* Your assignment
Using "burst" as the search string, find the matching lines below and copy them.

* Data section
—————

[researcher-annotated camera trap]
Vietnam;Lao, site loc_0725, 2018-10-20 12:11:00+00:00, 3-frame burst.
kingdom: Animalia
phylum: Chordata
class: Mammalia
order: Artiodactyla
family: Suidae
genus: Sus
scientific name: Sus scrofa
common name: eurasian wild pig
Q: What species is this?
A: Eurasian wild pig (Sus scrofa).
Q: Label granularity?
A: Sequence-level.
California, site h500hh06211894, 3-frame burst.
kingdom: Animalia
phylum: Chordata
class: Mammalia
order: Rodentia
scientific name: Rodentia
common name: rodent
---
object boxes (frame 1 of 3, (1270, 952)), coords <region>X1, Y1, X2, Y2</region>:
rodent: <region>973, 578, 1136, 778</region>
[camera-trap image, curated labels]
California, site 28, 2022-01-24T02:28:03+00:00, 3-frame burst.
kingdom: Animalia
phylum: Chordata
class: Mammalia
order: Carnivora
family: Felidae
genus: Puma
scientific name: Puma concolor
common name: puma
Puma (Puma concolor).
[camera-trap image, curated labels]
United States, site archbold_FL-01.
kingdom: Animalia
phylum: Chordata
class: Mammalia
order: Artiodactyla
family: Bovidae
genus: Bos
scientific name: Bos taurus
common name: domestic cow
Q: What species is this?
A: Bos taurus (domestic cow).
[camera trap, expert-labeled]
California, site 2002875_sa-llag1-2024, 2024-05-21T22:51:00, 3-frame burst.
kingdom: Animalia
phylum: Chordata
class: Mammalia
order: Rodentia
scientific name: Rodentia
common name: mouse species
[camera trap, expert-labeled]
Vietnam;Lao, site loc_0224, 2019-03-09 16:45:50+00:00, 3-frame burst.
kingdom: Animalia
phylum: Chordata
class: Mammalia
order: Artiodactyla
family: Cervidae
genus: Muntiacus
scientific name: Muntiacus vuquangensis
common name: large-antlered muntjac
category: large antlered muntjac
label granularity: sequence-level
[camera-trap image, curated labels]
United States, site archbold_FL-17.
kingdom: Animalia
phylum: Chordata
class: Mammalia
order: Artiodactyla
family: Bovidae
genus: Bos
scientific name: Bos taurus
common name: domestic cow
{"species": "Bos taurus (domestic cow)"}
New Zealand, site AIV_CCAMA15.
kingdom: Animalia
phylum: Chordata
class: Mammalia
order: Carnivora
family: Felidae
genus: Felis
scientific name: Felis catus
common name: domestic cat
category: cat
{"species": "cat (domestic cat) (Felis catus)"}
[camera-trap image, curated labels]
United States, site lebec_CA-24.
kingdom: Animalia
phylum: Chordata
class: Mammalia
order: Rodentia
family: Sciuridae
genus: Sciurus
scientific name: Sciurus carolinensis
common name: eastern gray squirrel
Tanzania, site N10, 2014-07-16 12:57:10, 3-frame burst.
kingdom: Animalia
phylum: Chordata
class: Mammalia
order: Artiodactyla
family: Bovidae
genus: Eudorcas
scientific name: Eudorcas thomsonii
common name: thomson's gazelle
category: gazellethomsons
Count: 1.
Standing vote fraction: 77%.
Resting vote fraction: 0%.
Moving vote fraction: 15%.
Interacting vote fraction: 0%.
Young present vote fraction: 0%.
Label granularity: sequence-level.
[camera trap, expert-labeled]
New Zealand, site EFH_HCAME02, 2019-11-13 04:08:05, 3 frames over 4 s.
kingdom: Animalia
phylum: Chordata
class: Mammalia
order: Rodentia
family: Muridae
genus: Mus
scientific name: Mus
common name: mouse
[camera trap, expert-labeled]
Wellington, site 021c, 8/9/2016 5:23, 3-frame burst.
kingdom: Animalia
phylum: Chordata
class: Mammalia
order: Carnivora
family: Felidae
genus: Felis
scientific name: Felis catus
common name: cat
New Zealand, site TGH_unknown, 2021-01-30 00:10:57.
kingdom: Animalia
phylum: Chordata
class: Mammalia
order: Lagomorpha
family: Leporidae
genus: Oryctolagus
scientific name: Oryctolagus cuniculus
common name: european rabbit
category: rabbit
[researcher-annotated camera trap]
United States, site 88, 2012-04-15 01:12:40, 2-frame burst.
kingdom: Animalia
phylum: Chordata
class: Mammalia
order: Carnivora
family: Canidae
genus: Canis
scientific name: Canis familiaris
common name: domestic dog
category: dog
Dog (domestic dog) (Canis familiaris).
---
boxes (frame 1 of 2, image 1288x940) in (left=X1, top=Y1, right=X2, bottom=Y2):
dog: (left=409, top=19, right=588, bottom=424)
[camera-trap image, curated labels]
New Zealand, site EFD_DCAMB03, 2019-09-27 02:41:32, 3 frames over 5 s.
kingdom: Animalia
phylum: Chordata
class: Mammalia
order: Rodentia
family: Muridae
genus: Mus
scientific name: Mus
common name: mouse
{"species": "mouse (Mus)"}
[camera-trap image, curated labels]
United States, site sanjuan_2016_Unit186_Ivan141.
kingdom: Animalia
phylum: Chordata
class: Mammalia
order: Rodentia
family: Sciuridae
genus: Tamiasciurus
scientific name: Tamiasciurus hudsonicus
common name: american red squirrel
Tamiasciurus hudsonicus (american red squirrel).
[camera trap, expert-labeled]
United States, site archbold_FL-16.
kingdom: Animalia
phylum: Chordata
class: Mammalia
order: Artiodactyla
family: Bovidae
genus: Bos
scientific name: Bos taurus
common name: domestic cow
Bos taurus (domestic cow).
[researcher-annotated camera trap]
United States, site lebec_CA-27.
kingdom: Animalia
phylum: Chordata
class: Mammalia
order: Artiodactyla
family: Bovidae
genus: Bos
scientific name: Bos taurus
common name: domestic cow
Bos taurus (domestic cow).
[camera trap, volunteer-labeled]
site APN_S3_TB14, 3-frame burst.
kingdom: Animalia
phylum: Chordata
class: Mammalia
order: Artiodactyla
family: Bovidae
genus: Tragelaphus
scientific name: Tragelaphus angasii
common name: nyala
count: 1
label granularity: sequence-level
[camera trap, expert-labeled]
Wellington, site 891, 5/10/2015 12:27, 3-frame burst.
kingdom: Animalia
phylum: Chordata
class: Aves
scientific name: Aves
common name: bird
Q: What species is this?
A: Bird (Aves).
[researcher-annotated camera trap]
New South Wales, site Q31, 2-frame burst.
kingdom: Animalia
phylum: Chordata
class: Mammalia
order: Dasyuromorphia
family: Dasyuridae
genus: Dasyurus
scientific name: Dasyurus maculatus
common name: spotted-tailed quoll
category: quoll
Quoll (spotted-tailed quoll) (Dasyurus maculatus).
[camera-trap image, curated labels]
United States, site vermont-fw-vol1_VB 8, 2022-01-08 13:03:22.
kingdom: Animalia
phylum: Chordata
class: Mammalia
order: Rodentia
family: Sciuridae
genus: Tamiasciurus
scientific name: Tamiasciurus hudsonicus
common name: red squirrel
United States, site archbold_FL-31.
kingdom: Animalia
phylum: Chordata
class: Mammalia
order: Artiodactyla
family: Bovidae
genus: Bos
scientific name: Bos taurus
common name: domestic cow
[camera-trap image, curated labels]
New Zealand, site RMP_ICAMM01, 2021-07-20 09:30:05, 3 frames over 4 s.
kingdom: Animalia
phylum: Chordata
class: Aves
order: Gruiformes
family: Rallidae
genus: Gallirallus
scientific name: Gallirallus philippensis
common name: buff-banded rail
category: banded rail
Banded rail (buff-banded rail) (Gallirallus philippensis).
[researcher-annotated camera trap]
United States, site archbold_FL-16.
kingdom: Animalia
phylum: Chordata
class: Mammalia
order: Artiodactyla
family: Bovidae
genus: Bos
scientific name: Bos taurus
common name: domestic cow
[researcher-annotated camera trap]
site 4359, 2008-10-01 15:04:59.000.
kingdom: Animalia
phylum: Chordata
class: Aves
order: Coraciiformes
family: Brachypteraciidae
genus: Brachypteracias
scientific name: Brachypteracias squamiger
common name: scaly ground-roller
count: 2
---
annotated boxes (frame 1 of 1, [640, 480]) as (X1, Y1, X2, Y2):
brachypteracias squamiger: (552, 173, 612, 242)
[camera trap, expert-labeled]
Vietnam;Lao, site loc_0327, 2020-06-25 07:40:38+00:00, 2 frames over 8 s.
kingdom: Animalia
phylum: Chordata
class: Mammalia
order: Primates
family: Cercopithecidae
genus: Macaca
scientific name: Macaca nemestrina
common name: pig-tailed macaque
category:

—————

* Answer to this task
Vietnam;Lao, site loc_0725, 2018-10-20 12:11:00+00:00, 3-frame burst.
California, site h500hh06211894, 3-frame burst.
California, site 28, 2022-01-24T02:28:03+00:00, 3-frame burst.
California, site 2002875_sa-llag1-2024, 2024-05-21T22:51:00, 3-frame burst.
Vietnam;Lao, site loc_0224, 2019-03-09 16:45:50+00:00, 3-frame burst.
Tanzania, site N10, 2014-07-16 12:57:10, 3-frame burst.
Wellington, site 021c, 8/9/2016 5:23, 3-frame burst.
United States, site 88, 2012-04-15 01:12:40, 2-frame burst.
site APN_S3_TB14, 3-frame burst.
Wellington, site 891, 5/10/2015 12:27, 3-frame burst.
New South Wales, site Q31, 2-frame burst.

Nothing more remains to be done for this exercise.